● **Problem requirements**: Give the entries again exactly, every one of them.

--- begin Provided data ---

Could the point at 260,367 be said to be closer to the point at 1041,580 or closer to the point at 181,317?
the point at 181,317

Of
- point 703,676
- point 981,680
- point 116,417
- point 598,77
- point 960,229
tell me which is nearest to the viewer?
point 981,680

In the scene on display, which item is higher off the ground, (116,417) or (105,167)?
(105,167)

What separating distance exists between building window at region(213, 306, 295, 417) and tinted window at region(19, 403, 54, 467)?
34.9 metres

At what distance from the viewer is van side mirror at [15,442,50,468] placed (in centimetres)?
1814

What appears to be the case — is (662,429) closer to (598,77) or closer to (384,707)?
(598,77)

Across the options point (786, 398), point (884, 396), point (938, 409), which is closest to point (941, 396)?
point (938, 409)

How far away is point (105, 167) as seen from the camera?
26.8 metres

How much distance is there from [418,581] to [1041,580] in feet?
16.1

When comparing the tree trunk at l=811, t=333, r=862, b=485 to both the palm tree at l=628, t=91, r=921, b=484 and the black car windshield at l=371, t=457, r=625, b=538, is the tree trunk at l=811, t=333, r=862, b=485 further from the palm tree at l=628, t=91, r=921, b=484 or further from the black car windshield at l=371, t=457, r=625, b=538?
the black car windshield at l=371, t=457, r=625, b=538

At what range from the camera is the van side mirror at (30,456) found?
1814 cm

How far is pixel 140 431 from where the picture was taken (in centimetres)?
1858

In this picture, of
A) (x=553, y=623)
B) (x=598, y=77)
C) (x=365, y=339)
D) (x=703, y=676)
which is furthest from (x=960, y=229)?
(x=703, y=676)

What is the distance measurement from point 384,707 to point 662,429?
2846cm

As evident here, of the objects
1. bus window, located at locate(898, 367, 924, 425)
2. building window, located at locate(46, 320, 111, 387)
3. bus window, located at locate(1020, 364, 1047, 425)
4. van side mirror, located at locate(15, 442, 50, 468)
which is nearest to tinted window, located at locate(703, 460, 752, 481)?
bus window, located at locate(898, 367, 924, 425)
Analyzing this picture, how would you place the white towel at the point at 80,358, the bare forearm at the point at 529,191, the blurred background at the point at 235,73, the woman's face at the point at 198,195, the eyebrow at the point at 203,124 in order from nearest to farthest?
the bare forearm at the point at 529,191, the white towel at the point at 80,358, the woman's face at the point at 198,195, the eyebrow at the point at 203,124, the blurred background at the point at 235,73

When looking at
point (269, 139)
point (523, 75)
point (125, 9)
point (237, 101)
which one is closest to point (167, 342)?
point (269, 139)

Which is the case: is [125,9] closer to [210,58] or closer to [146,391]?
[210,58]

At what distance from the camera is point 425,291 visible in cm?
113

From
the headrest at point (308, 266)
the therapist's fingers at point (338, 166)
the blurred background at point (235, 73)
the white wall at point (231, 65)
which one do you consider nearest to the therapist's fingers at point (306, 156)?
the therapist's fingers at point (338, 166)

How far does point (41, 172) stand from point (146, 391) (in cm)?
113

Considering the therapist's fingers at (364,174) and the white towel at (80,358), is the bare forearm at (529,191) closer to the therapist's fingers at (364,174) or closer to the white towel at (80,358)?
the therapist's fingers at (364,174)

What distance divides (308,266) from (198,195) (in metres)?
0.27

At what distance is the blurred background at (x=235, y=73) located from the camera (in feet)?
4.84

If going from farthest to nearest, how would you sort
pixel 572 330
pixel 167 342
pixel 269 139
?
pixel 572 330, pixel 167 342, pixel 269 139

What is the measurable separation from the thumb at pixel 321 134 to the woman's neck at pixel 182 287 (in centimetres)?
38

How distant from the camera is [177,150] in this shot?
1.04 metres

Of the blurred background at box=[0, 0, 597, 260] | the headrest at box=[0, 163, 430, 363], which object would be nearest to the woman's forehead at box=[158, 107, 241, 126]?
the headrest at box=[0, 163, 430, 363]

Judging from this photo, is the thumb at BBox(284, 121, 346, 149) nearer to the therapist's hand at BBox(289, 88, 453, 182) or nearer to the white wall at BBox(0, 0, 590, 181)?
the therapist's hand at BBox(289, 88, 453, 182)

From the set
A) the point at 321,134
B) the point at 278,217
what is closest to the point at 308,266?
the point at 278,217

--- end Provided data ---

● **Result**:
Could the point at 260,367 be said to be closer to the point at 1041,580 or closer to the point at 181,317?
the point at 181,317

Of
- point 703,676
- point 981,680
- point 116,417
- point 598,77
- point 960,229
tell me which is nearest to the viewer?
point 981,680

In the scene on display, which item is higher off the ground, (116,417) or (105,167)?
(105,167)

What separating distance exists between building window at region(213, 306, 295, 417) and tinted window at region(19, 403, 54, 467)?
34.9 metres

At what distance from the viewer is van side mirror at [15,442,50,468] placed (in centimetres)?
1814

What appears to be the case — is (662,429) closer to (598,77) or closer to (384,707)?
(598,77)

Across the options point (786, 398), point (884, 396), point (938, 409), which is closest to point (941, 396)?
point (938, 409)

How far away is point (105, 167) as seen from the camera?
26.8 metres

How much distance is there from [418,581] to [1041,580] in feet?
16.1

When comparing the tree trunk at l=811, t=333, r=862, b=485 to both the palm tree at l=628, t=91, r=921, b=484 and the black car windshield at l=371, t=457, r=625, b=538, is the tree trunk at l=811, t=333, r=862, b=485 further from the palm tree at l=628, t=91, r=921, b=484 or further from the black car windshield at l=371, t=457, r=625, b=538?
the black car windshield at l=371, t=457, r=625, b=538

At what range from the camera is the van side mirror at (30,456) found?
1814 cm

How far is pixel 140 431 from where the picture was taken (in centimetres)?
1858

In this picture, of
A) (x=553, y=623)
B) (x=598, y=77)
C) (x=365, y=339)
D) (x=703, y=676)
which is furthest from (x=960, y=229)?
(x=703, y=676)

What is the distance measurement from point 384,707 to point 662,429?
2846cm

As evident here, of the objects
1. bus window, located at locate(898, 367, 924, 425)
2. building window, located at locate(46, 320, 111, 387)
3. bus window, located at locate(1020, 364, 1047, 425)
4. van side mirror, located at locate(15, 442, 50, 468)
which is nearest to tinted window, located at locate(703, 460, 752, 481)?
bus window, located at locate(898, 367, 924, 425)
Analyzing this picture, how would you place the white towel at the point at 80,358, the bare forearm at the point at 529,191, the blurred background at the point at 235,73, the woman's face at the point at 198,195, the eyebrow at the point at 203,124 in order from nearest to farthest?
the bare forearm at the point at 529,191, the white towel at the point at 80,358, the woman's face at the point at 198,195, the eyebrow at the point at 203,124, the blurred background at the point at 235,73

When looking at
point (269, 139)
point (523, 75)
point (125, 9)
point (237, 101)
which one is closest to point (167, 342)?
point (269, 139)

Which is the case: is [125,9] closer to [210,58] or closer to [146,391]?
[210,58]

At what distance from the camera is point 425,291 visible in cm?
113

From
the headrest at point (308, 266)
the therapist's fingers at point (338, 166)
the blurred background at point (235, 73)
the white wall at point (231, 65)
which one do you consider nearest to the therapist's fingers at point (306, 156)?
the therapist's fingers at point (338, 166)

How far does point (41, 172) stand from point (146, 391) (in cm)?
113

Considering the therapist's fingers at (364,174) and the white towel at (80,358), is the bare forearm at (529,191) closer to the therapist's fingers at (364,174) or closer to the white towel at (80,358)?
the therapist's fingers at (364,174)

What distance divides (308,266) from (198,195) (in metres)?
0.27

At what distance is the blurred background at (x=235, y=73) located from the camera (in feet)?
4.84

If going from farthest to nearest, how would you sort
pixel 572 330
pixel 167 342
pixel 269 139
?
pixel 572 330, pixel 167 342, pixel 269 139

What is the measurable separation from the thumb at pixel 321 134 to the woman's neck at pixel 182 287 (in centimetres)?
38

How distant from the camera is [177,150] in this shot?
1.04 metres

Of the blurred background at box=[0, 0, 597, 260] | the headrest at box=[0, 163, 430, 363], which object would be nearest to the woman's forehead at box=[158, 107, 241, 126]?
the headrest at box=[0, 163, 430, 363]

Judging from this photo, is the thumb at BBox(284, 121, 346, 149) nearer to the therapist's hand at BBox(289, 88, 453, 182) or nearer to the white wall at BBox(0, 0, 590, 181)?
the therapist's hand at BBox(289, 88, 453, 182)

From the set
A) the point at 321,134
B) the point at 278,217
what is closest to the point at 308,266?
the point at 278,217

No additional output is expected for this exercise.